EXERCISE BRIEF.
Rewrite all of the data below, replacing every "rusted tank turret" with "rusty tank turret" and leaving everything else unchanged. Omit the pictures from your answer.

Scene question data.
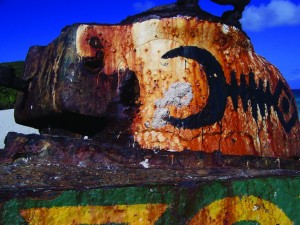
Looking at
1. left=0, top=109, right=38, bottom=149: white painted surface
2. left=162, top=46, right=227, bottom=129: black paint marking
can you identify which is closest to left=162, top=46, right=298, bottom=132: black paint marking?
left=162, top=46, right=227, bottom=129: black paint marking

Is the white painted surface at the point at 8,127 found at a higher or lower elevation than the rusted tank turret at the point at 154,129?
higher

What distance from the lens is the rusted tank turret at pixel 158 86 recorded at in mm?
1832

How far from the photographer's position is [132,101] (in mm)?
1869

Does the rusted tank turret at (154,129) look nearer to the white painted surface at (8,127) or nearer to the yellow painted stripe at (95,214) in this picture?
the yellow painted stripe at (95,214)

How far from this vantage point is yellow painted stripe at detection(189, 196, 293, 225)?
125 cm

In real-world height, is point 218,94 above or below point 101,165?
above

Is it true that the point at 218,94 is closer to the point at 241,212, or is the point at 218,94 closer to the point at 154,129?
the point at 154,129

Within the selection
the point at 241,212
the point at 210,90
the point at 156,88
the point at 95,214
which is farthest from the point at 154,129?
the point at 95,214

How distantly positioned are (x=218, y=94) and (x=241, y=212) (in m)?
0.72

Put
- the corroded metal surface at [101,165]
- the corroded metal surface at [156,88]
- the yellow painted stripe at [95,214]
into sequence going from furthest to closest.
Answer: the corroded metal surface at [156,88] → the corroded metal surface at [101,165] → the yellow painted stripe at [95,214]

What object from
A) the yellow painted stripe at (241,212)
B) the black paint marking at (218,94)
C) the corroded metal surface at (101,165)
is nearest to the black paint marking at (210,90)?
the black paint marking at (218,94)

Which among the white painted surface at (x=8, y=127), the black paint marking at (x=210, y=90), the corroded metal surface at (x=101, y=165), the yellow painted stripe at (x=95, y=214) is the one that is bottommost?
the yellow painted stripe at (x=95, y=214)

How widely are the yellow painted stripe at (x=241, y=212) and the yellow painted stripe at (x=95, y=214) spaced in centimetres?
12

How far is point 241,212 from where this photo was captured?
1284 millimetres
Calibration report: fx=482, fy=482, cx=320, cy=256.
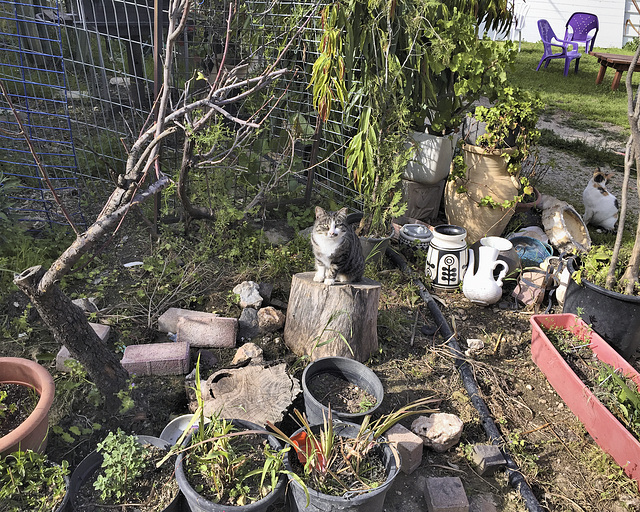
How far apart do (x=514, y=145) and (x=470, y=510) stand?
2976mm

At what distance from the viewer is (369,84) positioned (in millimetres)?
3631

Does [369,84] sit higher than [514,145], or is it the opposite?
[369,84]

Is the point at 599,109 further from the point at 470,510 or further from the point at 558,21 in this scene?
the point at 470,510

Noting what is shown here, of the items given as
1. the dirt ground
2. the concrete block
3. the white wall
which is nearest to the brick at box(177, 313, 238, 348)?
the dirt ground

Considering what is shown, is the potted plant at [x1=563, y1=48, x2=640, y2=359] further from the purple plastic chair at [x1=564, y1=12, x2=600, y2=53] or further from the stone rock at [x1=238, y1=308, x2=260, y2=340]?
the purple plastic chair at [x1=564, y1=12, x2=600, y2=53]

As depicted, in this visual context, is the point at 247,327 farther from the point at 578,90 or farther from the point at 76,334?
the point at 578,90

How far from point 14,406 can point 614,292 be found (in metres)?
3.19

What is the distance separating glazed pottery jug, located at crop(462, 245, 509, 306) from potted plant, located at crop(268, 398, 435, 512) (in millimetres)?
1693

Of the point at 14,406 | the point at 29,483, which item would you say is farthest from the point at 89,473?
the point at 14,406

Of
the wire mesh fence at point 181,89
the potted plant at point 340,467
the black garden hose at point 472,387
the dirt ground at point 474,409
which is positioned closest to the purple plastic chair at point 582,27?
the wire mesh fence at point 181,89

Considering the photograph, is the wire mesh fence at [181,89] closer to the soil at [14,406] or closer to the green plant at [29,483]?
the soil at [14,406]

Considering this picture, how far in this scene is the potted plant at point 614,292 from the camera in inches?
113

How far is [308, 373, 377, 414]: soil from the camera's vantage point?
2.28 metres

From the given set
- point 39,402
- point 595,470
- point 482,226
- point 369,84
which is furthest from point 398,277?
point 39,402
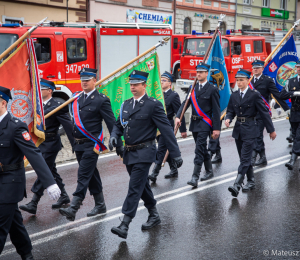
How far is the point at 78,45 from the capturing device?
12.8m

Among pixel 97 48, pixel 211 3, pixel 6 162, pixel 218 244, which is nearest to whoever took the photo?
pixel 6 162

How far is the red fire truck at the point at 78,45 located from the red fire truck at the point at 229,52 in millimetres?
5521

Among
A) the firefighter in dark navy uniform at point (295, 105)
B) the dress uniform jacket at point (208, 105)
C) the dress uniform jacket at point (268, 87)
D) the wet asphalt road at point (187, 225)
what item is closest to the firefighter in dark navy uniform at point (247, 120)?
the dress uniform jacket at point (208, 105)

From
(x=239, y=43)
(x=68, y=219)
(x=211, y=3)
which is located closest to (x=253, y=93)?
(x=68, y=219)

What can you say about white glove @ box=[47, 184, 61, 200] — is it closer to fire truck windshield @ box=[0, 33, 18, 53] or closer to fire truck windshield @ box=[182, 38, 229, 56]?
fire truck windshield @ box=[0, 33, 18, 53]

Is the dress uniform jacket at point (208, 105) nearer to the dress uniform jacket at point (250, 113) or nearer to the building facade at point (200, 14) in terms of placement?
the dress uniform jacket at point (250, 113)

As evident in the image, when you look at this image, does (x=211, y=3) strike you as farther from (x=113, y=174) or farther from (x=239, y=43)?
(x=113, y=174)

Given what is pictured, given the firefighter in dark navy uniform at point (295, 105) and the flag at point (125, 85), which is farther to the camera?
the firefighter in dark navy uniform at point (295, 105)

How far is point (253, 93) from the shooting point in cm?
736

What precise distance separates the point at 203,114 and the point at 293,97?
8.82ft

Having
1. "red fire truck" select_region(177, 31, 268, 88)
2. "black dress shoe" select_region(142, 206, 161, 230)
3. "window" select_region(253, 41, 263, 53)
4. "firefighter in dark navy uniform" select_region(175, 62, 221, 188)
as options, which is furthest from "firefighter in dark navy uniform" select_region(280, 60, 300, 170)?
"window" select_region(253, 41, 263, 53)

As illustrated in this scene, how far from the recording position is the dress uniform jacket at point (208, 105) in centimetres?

TASK RESPONSE.
Looking at
1. left=0, top=109, right=38, bottom=149: white painted surface
2. left=162, top=46, right=227, bottom=129: black paint marking
can you identify which is closest to left=162, top=46, right=298, bottom=132: black paint marking?
left=162, top=46, right=227, bottom=129: black paint marking

Is the white painted surface at the point at 8,127 found at a higher or lower elevation than the rusty tank turret at the point at 154,129?
higher

What distance from the lens is the rusty tank turret at pixel 158 86 recorded at in mm?
1832

How far from the photographer's position is [132,101] (in mm)?
1869

Does the rusty tank turret at (154,129) look nearer to the white painted surface at (8,127) or nearer to the yellow painted stripe at (95,214) in this picture?
the yellow painted stripe at (95,214)

How far from this vantage point is yellow painted stripe at detection(189, 196, 293, 225)?
125 cm

In real-world height, is point 218,94 above or below point 101,165?
above

Is it true that the point at 218,94 is closer to the point at 241,212, or is the point at 218,94 closer to the point at 154,129?
the point at 154,129

Within the selection
the point at 241,212
the point at 210,90
the point at 156,88
the point at 95,214
which is farthest from the point at 154,129?
the point at 95,214

How distantly positioned are (x=218, y=94) and (x=241, y=212) (in m)?
0.72

Put
- the corroded metal surface at [101,165]
- the corroded metal surface at [156,88]
- the yellow painted stripe at [95,214]
into sequence going from furthest to closest.
Answer: the corroded metal surface at [156,88] → the corroded metal surface at [101,165] → the yellow painted stripe at [95,214]

What object from
A) the yellow painted stripe at (241,212)
B) the black paint marking at (218,94)
C) the corroded metal surface at (101,165)
is nearest to the black paint marking at (210,90)?
the black paint marking at (218,94)

Which among the white painted surface at (x=8, y=127), the black paint marking at (x=210, y=90), the corroded metal surface at (x=101, y=165), the yellow painted stripe at (x=95, y=214) is the one that is bottommost?
the yellow painted stripe at (x=95, y=214)

How widely are the yellow painted stripe at (x=241, y=212) and the yellow painted stripe at (x=95, y=214) spaced in centimetres?
12

How far is point 241,212 from where this photo was captured?
1284 millimetres
Calibration report: fx=482, fy=482, cx=320, cy=256.
How far apart do (x=514, y=145) and (x=470, y=510) stand?
2976mm

At what distance from the viewer is (369,84) positioned (in millimetres)?
3631

Does [369,84] sit higher than [514,145], or is it the opposite?
[369,84]

Is the point at 599,109 further from the point at 470,510 or further from the point at 558,21 in this scene?
the point at 470,510

Noting what is shown here, of the items given as
1. the dirt ground
2. the concrete block
3. the white wall
which is nearest to the brick at box(177, 313, 238, 348)?
the dirt ground

Considering what is shown, is the potted plant at [x1=563, y1=48, x2=640, y2=359] further from the purple plastic chair at [x1=564, y1=12, x2=600, y2=53] or further from the stone rock at [x1=238, y1=308, x2=260, y2=340]?
the purple plastic chair at [x1=564, y1=12, x2=600, y2=53]

As depicted, in this visual context, is the point at 247,327 farther from the point at 578,90 or farther from the point at 76,334?
the point at 578,90

How far from point 14,406 can point 614,292 be found (in metres)?
3.19

What is the distance separating glazed pottery jug, located at crop(462, 245, 509, 306) from potted plant, located at crop(268, 398, 435, 512) (in millimetres)?
1693

Of the point at 14,406 | the point at 29,483, which item would you say is farthest from the point at 89,473?
the point at 14,406

Of
the wire mesh fence at point 181,89
the potted plant at point 340,467
the black garden hose at point 472,387
the dirt ground at point 474,409
which is positioned closest to the purple plastic chair at point 582,27?
the wire mesh fence at point 181,89

Considering the photograph, is the wire mesh fence at [181,89] closer to the soil at [14,406] or closer to the green plant at [29,483]?
the soil at [14,406]

Considering this picture, how far in this scene is the potted plant at point 614,292 from the camera in inches?
113

How far is [308, 373, 377, 414]: soil from the camera's vantage point?
2.28 metres

From the given set
- point 39,402
- point 595,470
- point 482,226
- point 369,84
which is furthest from point 398,277?
point 39,402
How far is the point at 78,45 from the capturing device?
12.8m

Among pixel 97 48, pixel 211 3, pixel 6 162, pixel 218 244, which is nearest to whoever took the photo?
pixel 6 162

How far is the red fire truck at the point at 78,45 located from the red fire truck at the point at 229,52 in millimetres?
5521

Among
A) the firefighter in dark navy uniform at point (295, 105)
B) the dress uniform jacket at point (208, 105)
C) the dress uniform jacket at point (268, 87)
D) the wet asphalt road at point (187, 225)
what item is closest to the firefighter in dark navy uniform at point (247, 120)?
the dress uniform jacket at point (208, 105)

From
(x=239, y=43)
(x=68, y=219)
(x=211, y=3)
which is located closest to (x=253, y=93)?
(x=68, y=219)

What can you say about white glove @ box=[47, 184, 61, 200] — is it closer to fire truck windshield @ box=[0, 33, 18, 53] or closer to fire truck windshield @ box=[182, 38, 229, 56]?
fire truck windshield @ box=[0, 33, 18, 53]

Is the dress uniform jacket at point (208, 105) nearer to the dress uniform jacket at point (250, 113) or nearer to the building facade at point (200, 14) in terms of placement?
the dress uniform jacket at point (250, 113)

As evident in the image, when you look at this image, does (x=211, y=3) strike you as farther from (x=113, y=174) or farther from (x=239, y=43)?
(x=113, y=174)

Given what is pictured, given the firefighter in dark navy uniform at point (295, 105) and the flag at point (125, 85), which is farther to the camera?
the firefighter in dark navy uniform at point (295, 105)

How far is point (253, 93) from the shooting point in cm?
736

What precise distance separates the point at 203,114 and the point at 293,97?
8.82ft

Having
1. "red fire truck" select_region(177, 31, 268, 88)
2. "black dress shoe" select_region(142, 206, 161, 230)
3. "window" select_region(253, 41, 263, 53)
4. "firefighter in dark navy uniform" select_region(175, 62, 221, 188)
as options, which is furthest from "firefighter in dark navy uniform" select_region(280, 60, 300, 170)?
"window" select_region(253, 41, 263, 53)

As illustrated in this scene, how far from the recording position is the dress uniform jacket at point (208, 105) in centimetres?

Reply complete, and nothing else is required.